Matt LeBlanc is on a show! I wouldn’t have admitted it after the pilot episode of Episodes aired last week with a mere minute of airtime for LeBlanc. But in the second show, Matt finally shows up. And he’s not that bad; in fact, he may be the funniest part of Showtime’s most recent comedy series. And in this episode, we are introduced to two Matt LeBlanc’s.
It’s hard to imagine a show about the underbelly of Hollywood that doesn’t fall into certain overused character conventions. And Episodes is no exception. That being said, writers Jeffrey Klarik (Dream On) and David Crane (co-creator of Friends) do a good job in the second episode of keeping us on our toes. They manage to reinforce characters we all know while surprising us at the same time. The show starts with Sean and Beverly Lincoln shell shocked at the networks’ suggestion of Matt LeBlanc as the lead of their new show. Hearing their trepidation, the network suits retreat, naturally, and say that nothing is set in stone, and it would be more of a courtesy meeting than anything else, as LeBlanc is a huge fan of the British show. The two unknowing writers agree to meet with LeBlanc, but have already made up their mind that it would be a horrible idea for their show. At the lunch meeting, Sean and Beverly’s fears are confirmed when LeBlanc seems more interested his cell phone than the meeting. And surprise! He’s never seen the show (much like the network exec who bought the show in the first place). He’s awful. The idea that an actor is distant, arrogant and rude is not new. Later, after it’s revealed that the network offered LeBlanc the part, the emotionally drained couple is forced to attend a dinner at network president Merc Lapidus’ home.

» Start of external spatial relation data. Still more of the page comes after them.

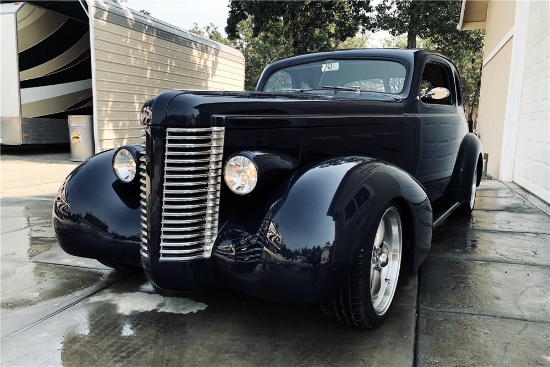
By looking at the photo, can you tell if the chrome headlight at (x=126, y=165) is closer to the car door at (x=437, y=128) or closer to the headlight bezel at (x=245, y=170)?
the headlight bezel at (x=245, y=170)

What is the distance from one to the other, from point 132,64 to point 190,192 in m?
9.93

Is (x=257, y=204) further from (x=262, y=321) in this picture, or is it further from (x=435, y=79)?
(x=435, y=79)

Here’s where the curveballs begin. We meet Merc’s wife, and as the actress playing his wife turned around, I preemptively rolled my eyes, expecting a super young, super thin, super blonde model. As it turns out, she is blind. Surprising when we only know Merc as a shallow, empty, worthless ass. But his wife, Jamie, is a lovely woman who does charity work. Sean and Beverly are as shocked as we are, and slowly begin to warm to Merc. It’s rare for any one dimensional character in a series to suddenly change for the better. Merc seemed like the one character destined to remain the constant comic foil of the show, and therefore stagnant. That Klarik and Crane decided to give him a heart was more than astonishing.

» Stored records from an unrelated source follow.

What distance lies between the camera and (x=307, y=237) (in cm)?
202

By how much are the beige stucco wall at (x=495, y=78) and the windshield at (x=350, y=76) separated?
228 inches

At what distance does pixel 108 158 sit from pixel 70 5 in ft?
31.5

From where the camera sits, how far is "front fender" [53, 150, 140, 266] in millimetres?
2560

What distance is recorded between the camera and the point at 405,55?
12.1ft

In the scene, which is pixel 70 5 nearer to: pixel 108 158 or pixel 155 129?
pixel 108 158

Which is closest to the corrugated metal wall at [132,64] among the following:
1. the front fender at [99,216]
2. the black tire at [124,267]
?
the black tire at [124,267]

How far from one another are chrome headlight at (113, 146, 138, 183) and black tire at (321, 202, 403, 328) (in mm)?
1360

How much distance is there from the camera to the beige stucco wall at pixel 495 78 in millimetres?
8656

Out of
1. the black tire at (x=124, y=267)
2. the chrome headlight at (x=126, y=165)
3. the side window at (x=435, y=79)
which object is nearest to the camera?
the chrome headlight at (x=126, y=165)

Also, LeBlanc is at the party. And despite their horrible first meeting, LeBlanc surprises them too. Since accepting the role, LeBlanc has watched all of their original series. And he loves the show. He moons over the couples writing abilities, compliments Beverly, and has notes that are really, really smart. Sean and Beverly are completely won over. In a moment alone, LeBlanc confesses that he isn’t right for the part but wants desperately to make the show work, a rare show of humility for an actor in any setting, let alone on a show about how frustrating it is to work with actors.

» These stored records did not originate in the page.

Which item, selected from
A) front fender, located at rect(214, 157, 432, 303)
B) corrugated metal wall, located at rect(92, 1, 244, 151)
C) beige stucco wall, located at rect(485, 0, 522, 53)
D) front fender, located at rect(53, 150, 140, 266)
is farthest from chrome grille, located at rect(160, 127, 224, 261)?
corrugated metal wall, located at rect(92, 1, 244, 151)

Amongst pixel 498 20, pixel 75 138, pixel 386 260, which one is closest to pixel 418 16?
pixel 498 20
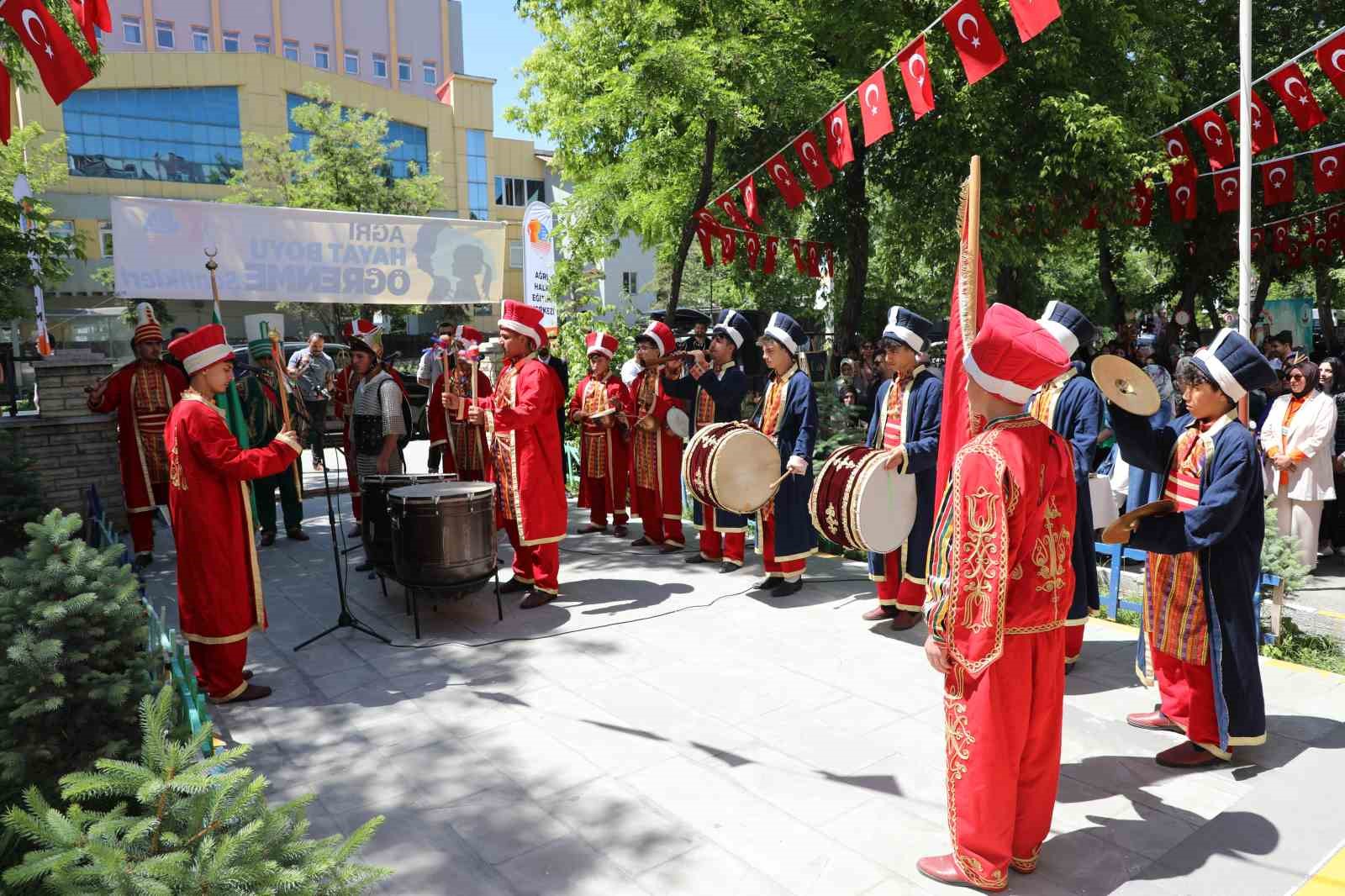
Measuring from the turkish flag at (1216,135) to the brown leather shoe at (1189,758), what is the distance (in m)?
9.38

But the writers giveth, and so the writers taketh away. After the amazing character arcs in the first half of the episode, both characters revert immediately to their old ways. During dinner, as Jamie tells a heartbreaking story of bringing toys to orphans, Merc Lapidus takes advantage of his wife’s blindness and mimes his own death, much to the unease of his dinner guests. We also learn that Lapidus is sleeping with Carol Rance, the development exec. So he’s back to being awful. And the Matt LeBlanc we thought we knew? Turns out he laughs at kids with Tourette’s (which I’ll admit, the way he describes it is pretty damn funny). But Beverly completely loses her cool and the two start what is sure to be a recurring feud. At the end of the party, LeBlanc shows how cunning he can be by going above Sean and Beverly and right to Merc with his ideas for the show, which has now somehow become about a hockey coach and is titled “Pucks.” LeBlanc tells Merc they were all Beverly’s ideas and Merc of course flips over it. And once again, the decisions about the show are made by others. And Sean and Beverly are shocked.
The twists and turns in the show were fleeting, but somehow that makes it more realistic. Real people change, constantly, and everyone has both good and bad qualities. And that is rarely shown in half hour comedies, especially in the first two episodes. Now if only Sean and Beverly would change in any way, the show may become a true depiction of how shows are made. For better or worse.
Joey Slamon lives in Los Angeles, where she is not an actor or a screenwriter. But she does drink a lot.